This beautiful, magnificently scenic region lying to the north of Nakuru is a land of surprises.
It is a flat-bottomed valley with a range of high hills to the west. The valley can be called Baringo Valley because Lake Baringo is its most prominent feature. The hills are the Tugen Hills. In the east, sharply separating the valley from the highlands of Central Kenya, are steep escarpment slopes such as the Laikipia Escarpment ---- which are, in fact, the defining eastern edge of the Great Rift Valley; the fault line at which the earth's crust cracked to form the valley many millions of years ago. The Tugen Hills, an example of what geologists call “block mountains”, here, in effect, divide, the Great Rift into two parallel North-South valleys; the Kerio Valley to the west and the Baringo Valley to the east.

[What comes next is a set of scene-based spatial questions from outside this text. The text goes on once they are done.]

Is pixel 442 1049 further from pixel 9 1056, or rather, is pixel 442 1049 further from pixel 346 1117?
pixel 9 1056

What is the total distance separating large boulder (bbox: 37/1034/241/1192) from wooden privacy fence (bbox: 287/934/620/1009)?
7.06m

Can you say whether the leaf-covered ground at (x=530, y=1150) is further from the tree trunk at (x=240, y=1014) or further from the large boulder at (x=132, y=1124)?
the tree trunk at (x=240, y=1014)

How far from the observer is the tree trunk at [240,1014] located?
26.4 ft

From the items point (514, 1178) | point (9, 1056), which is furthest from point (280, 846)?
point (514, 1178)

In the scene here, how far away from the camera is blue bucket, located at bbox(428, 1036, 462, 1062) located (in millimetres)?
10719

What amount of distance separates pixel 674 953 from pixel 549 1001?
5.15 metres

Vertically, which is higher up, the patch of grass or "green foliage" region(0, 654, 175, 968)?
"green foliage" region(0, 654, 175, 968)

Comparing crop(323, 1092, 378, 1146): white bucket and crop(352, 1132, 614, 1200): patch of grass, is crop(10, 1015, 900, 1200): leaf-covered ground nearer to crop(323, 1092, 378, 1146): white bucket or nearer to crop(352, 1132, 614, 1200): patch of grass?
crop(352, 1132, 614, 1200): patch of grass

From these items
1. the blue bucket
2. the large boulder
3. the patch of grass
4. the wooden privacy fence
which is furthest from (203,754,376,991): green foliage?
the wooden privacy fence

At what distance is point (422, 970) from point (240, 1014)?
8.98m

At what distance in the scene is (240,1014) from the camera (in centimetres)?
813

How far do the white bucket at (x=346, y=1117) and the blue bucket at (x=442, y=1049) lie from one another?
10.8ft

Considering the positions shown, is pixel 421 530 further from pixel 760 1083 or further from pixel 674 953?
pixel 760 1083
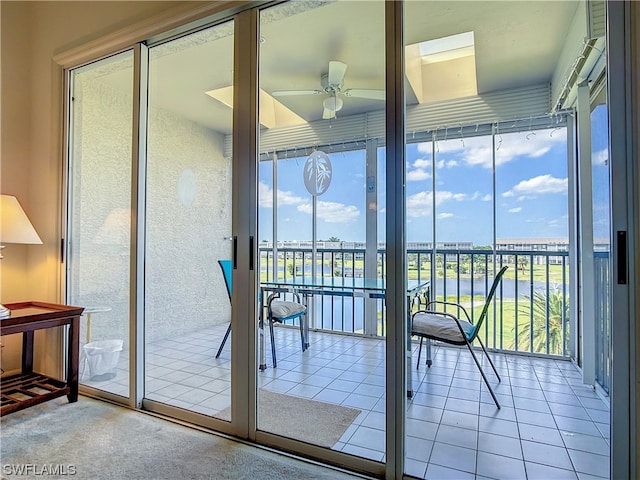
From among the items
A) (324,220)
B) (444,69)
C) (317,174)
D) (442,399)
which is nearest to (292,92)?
(317,174)

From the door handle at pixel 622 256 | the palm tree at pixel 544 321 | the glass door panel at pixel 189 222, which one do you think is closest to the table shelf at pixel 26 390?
the glass door panel at pixel 189 222

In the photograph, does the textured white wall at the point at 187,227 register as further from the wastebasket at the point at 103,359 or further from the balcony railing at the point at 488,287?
the balcony railing at the point at 488,287

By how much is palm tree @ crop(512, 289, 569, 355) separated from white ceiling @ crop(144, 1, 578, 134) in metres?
2.03

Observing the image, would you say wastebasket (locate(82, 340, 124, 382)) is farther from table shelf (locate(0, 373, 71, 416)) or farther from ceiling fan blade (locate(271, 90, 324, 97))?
ceiling fan blade (locate(271, 90, 324, 97))

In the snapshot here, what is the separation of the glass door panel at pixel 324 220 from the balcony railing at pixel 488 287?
28mm

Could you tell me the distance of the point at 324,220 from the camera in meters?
3.67

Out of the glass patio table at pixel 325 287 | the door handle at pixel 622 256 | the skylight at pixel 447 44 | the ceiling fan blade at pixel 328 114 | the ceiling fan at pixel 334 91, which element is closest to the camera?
the door handle at pixel 622 256

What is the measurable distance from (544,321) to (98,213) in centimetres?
402

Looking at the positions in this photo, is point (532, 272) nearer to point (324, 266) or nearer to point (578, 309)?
point (578, 309)

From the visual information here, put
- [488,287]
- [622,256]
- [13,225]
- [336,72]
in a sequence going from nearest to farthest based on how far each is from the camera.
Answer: [622,256] < [13,225] < [336,72] < [488,287]

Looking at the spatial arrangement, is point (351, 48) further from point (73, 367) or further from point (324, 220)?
point (73, 367)

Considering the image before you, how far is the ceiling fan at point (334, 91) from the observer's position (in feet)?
9.68

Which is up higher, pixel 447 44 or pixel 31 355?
pixel 447 44

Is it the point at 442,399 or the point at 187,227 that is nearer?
the point at 442,399
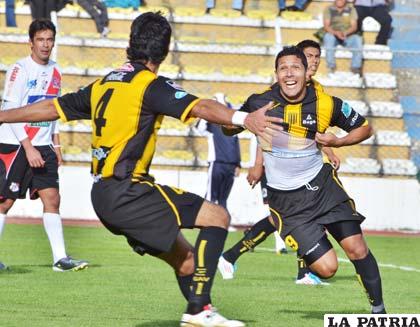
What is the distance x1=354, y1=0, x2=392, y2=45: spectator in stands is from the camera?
21.7 meters

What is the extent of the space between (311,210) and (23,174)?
4.00 metres

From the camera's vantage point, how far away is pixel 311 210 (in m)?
8.16

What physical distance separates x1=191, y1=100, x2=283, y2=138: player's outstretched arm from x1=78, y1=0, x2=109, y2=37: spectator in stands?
15.4m

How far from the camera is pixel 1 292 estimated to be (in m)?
9.26

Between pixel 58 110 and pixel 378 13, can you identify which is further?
pixel 378 13

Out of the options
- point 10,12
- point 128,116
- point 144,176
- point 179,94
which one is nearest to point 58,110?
point 128,116

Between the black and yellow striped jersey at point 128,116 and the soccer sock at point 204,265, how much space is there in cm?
56

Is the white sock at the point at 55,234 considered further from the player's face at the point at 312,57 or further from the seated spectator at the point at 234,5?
the seated spectator at the point at 234,5

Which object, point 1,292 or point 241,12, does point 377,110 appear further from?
point 1,292

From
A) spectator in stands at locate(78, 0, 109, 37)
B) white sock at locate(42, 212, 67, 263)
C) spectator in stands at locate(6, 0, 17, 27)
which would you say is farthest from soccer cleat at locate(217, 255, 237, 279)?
spectator in stands at locate(6, 0, 17, 27)

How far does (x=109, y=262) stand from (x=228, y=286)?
2.44 meters

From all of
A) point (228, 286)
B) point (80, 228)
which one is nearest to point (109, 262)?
point (228, 286)

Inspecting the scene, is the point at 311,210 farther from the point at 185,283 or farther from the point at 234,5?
the point at 234,5

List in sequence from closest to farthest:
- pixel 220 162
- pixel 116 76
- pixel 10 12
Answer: pixel 116 76 < pixel 220 162 < pixel 10 12
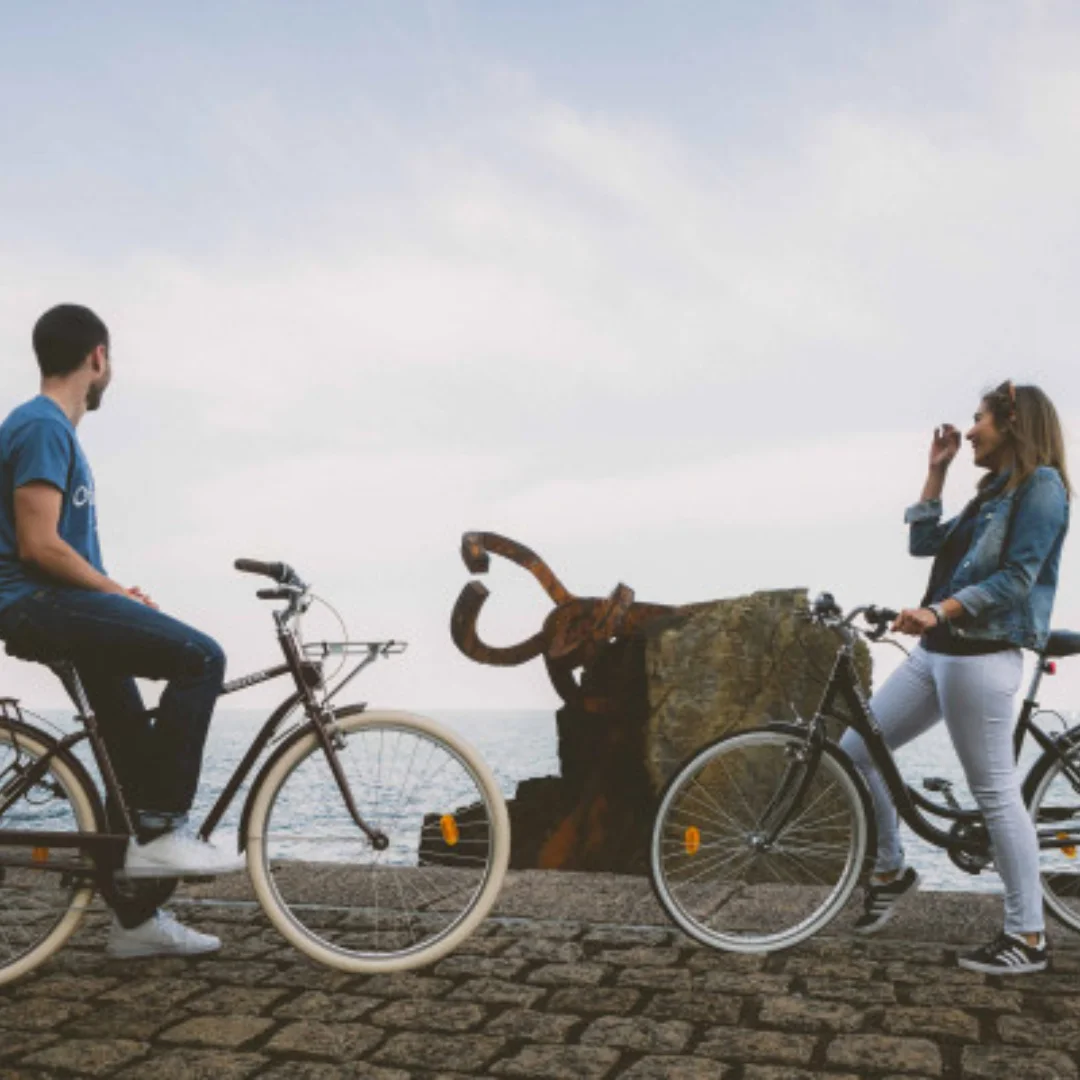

Set like jewels on the Baringo Valley floor are Lakes Baringo and Bogoria. They are only a few kilometers apart with Bogoria higher by only 20 m. Some believe they were once linked together. However, presently they are very different indeed in their character and attractions. Baringo is one of only two fresh-water lakes in this region (the other being Naivasha), whereas Bogoria is strongly alkaline.
North of the lakes are the cones of a number of extinct volcanoes. One of them is Silali, from the side of which bubbles a river of almost boiling water — the Suguta River, which flows north, gradually descending, into the infamous Suguta Valley of Turkana, where the warm and highly saline water dissipates into the rocks and arid dust. The northern Suguta is one of the most inhospitable places on earth and is separated from Lake Turkana by only a narrow barrier of solidified lava. This is the lowest point of the Great Rift in Kenya.
In contrast to the Suguta “hell”, the Tugen Hills are a “heaven” of tall trees, green fields, cool breezes and panoramic views.